Hands promiscuously applied,

Round the slight waist, or down the glowing side.

Lord Byron 1788-1824: The Waltz.

They love their land because it is their own,

And scorn to give aught other reason why;

Would shake hands with a king upon his throne,

And think it kindness to his Majesty.

Alfred Bunn (1790-1860): Connecticut.

Hands that the rod of empire might have sway'd,

Or waked to ecstasy the living lyre.

Thomas Gray (1716-1771): Elegy in a Country Churchyard. Stanza 12.

By fairy hands their knell is rung;

By forms unseen their dirge is sung;

There Honour comes, a pilgrim gray,

To bless the turf that wraps their clay;

And Freedom shall awhile repair,

To dwell a weeping hermit there!

William Collins (1720-1756): Ode written in the year 1746.

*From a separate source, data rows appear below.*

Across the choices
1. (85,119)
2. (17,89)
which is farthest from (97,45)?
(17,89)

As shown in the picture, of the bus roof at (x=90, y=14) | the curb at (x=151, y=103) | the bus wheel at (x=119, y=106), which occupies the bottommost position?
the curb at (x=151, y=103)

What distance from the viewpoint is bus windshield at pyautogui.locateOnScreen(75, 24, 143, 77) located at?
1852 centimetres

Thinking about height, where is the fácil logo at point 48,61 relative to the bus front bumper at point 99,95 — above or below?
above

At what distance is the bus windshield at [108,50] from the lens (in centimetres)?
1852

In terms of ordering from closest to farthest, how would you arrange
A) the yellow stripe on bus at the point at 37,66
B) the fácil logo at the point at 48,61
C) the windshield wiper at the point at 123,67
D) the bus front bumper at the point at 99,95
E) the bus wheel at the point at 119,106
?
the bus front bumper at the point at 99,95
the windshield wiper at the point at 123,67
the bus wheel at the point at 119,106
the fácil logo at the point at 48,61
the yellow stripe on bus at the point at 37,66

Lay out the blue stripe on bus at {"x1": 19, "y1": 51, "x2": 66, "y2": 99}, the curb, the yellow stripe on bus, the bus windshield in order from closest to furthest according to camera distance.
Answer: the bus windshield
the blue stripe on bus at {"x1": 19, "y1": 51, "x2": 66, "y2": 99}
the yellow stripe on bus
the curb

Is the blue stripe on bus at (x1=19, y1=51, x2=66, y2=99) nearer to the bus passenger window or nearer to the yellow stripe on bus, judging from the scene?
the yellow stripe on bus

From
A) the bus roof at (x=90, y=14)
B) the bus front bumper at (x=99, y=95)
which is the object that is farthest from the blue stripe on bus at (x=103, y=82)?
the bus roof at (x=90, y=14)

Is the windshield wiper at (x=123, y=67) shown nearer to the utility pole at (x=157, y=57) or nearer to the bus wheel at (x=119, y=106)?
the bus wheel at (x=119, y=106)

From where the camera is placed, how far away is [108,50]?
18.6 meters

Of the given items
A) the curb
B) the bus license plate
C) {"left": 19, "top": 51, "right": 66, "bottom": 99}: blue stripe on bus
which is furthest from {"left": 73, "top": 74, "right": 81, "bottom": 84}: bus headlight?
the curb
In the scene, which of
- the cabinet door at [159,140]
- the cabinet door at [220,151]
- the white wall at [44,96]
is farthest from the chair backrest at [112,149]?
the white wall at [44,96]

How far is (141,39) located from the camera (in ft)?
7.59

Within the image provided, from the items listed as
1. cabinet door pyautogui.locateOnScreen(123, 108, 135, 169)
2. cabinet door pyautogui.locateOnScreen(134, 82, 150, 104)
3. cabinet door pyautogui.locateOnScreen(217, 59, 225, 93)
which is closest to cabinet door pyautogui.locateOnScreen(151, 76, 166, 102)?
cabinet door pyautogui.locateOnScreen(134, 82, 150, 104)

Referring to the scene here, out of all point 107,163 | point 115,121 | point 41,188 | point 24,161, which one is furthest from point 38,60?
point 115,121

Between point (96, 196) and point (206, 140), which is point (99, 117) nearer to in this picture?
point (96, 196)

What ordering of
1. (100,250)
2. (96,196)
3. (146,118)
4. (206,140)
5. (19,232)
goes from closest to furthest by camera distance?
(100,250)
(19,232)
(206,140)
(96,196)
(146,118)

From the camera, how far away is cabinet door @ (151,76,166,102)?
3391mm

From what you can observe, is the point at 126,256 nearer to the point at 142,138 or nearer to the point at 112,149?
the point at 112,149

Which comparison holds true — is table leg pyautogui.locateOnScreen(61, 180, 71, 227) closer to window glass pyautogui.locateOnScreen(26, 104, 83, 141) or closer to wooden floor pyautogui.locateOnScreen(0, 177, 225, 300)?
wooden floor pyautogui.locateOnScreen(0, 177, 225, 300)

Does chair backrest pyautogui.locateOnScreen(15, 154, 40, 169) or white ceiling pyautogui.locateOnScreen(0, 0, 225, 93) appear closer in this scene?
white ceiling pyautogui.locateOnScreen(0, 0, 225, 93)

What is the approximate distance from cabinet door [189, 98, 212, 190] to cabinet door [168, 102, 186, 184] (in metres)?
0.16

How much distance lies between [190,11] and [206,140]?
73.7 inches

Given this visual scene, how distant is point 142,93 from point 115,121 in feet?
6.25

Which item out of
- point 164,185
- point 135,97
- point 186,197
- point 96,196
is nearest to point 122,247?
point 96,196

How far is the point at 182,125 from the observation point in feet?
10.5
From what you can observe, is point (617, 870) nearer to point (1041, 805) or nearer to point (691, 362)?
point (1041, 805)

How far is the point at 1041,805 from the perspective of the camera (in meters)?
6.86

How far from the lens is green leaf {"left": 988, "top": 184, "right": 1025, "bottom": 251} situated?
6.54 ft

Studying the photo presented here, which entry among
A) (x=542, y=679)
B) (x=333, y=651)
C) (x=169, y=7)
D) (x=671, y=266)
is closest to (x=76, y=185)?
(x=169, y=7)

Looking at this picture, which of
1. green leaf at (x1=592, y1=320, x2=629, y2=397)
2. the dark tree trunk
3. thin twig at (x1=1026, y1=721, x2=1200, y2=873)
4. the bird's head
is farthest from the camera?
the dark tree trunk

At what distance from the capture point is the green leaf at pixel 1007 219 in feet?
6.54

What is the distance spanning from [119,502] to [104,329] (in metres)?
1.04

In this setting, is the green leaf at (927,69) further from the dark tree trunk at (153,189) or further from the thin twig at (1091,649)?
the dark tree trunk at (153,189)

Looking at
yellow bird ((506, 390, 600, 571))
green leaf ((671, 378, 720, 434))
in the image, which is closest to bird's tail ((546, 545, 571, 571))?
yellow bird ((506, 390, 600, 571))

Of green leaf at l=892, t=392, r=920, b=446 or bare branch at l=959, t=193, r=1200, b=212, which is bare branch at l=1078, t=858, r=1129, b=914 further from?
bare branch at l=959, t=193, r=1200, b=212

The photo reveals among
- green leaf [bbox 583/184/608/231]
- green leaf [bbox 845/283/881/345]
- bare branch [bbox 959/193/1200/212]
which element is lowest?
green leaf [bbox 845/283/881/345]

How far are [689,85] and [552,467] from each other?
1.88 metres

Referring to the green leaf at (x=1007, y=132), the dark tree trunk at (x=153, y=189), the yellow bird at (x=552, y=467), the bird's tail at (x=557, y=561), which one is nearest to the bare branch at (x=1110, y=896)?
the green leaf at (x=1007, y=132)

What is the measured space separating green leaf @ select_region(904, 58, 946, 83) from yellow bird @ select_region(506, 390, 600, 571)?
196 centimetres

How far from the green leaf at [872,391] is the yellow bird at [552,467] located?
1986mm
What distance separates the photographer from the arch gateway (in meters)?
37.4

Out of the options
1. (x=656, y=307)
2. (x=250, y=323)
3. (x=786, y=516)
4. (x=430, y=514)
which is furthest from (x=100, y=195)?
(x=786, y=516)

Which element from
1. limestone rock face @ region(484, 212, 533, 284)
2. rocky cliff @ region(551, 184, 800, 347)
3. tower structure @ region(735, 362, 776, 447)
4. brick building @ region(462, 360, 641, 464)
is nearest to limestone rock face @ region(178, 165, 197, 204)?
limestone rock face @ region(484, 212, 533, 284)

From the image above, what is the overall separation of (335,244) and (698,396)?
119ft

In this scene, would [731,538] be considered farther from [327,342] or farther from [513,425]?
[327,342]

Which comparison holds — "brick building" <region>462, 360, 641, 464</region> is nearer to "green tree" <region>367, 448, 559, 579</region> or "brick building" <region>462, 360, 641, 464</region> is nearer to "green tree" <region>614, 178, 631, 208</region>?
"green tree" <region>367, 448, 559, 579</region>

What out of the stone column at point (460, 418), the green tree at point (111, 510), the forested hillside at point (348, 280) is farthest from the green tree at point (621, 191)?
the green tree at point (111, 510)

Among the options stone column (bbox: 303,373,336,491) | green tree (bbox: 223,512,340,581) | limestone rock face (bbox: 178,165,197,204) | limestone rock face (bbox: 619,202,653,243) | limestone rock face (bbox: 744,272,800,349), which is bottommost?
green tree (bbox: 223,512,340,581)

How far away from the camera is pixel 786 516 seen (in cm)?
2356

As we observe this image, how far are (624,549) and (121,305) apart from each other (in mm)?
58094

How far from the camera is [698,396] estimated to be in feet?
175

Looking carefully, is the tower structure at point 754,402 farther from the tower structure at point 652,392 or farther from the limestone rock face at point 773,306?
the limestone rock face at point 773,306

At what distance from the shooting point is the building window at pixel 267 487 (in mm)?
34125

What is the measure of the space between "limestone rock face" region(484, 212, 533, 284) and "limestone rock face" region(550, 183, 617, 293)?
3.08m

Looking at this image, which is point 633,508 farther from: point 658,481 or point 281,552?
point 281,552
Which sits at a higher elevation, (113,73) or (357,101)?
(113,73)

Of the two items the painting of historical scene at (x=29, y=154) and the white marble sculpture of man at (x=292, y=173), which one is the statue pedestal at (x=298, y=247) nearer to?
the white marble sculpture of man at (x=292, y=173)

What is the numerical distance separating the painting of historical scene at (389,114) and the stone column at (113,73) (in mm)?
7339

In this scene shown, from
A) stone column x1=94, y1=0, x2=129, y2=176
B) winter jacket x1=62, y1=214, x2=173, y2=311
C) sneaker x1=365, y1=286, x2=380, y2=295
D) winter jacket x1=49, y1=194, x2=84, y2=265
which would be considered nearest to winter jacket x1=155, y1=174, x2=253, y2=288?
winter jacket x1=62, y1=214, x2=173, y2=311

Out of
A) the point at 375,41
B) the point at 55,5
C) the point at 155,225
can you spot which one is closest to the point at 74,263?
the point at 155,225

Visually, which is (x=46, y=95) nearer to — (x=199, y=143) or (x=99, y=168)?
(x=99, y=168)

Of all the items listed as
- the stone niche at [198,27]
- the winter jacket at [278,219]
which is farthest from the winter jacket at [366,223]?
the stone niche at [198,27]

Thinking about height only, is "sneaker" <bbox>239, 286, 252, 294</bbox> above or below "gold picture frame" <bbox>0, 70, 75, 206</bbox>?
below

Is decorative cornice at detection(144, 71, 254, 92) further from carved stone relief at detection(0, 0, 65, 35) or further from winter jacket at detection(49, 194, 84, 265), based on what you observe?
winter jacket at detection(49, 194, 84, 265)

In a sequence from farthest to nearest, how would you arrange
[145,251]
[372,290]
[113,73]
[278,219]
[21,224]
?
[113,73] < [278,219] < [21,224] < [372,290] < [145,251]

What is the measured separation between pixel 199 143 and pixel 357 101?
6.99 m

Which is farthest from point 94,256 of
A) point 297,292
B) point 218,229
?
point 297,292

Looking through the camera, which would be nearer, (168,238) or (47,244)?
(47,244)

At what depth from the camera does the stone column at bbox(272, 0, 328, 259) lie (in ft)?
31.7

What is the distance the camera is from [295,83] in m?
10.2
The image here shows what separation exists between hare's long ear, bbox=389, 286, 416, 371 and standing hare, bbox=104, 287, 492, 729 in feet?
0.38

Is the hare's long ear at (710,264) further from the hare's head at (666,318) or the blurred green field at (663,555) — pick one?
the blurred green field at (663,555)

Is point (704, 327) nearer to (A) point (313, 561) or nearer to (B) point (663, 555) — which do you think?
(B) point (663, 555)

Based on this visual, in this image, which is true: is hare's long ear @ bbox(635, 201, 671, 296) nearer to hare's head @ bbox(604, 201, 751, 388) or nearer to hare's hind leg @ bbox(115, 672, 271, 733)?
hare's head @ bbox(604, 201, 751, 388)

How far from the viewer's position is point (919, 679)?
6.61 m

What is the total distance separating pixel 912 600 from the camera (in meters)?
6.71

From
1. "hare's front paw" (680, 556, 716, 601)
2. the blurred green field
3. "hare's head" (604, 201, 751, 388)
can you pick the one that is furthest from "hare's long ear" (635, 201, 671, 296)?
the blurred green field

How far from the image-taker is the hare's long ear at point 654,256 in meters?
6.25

Come unto these yellow sands,

And then take hands:

Courtsied when you have, and kiss'd

The wild waves whist.

William Shakespeare (1564-1616): The Tempest. Act i. Sc. 2.

A thing of beauty is a joy forever;

Its loveliness increases; it will never

Pass into nothingness.

John Keats (1795-1821): Endymion. Book i.

Two hands upon the breast,

And labour's done;

Two pale feet crossed in rest,

The race is won.

Dinah M Mulock (1826-1887): Now and Afterwards.

Seem'd washing his hands with invisible soap

In imperceptible water.

Thomas Hood (1798-1845): Miss Kilmansegg. Her Christening.

An idler is a watch that wants both hands,

As useless if it goes as if it stands.

William Cowper (1731-1800): Retirement. Line 681.

  Fingers were made before forks, and hands before knives.

Jonathan Swift (1667-1745): Polite Conversation. Dialogue ii.

O'er bog or steep, through strait, rough, dense, or rare,

With head, hands, wings, or feet, pursues his way,

And swims or sinks, or wades, or creeps, or flies.

John Milton (1608-1674): Paradise Lost. Book ii. Line 948.

Behold, whiles she before the altar stands,

Hearing the holy priest that to her speakes,

And blesseth her with his two happy hands.

Edmund Spenser (1553-1599): Epithalamion. Line 223.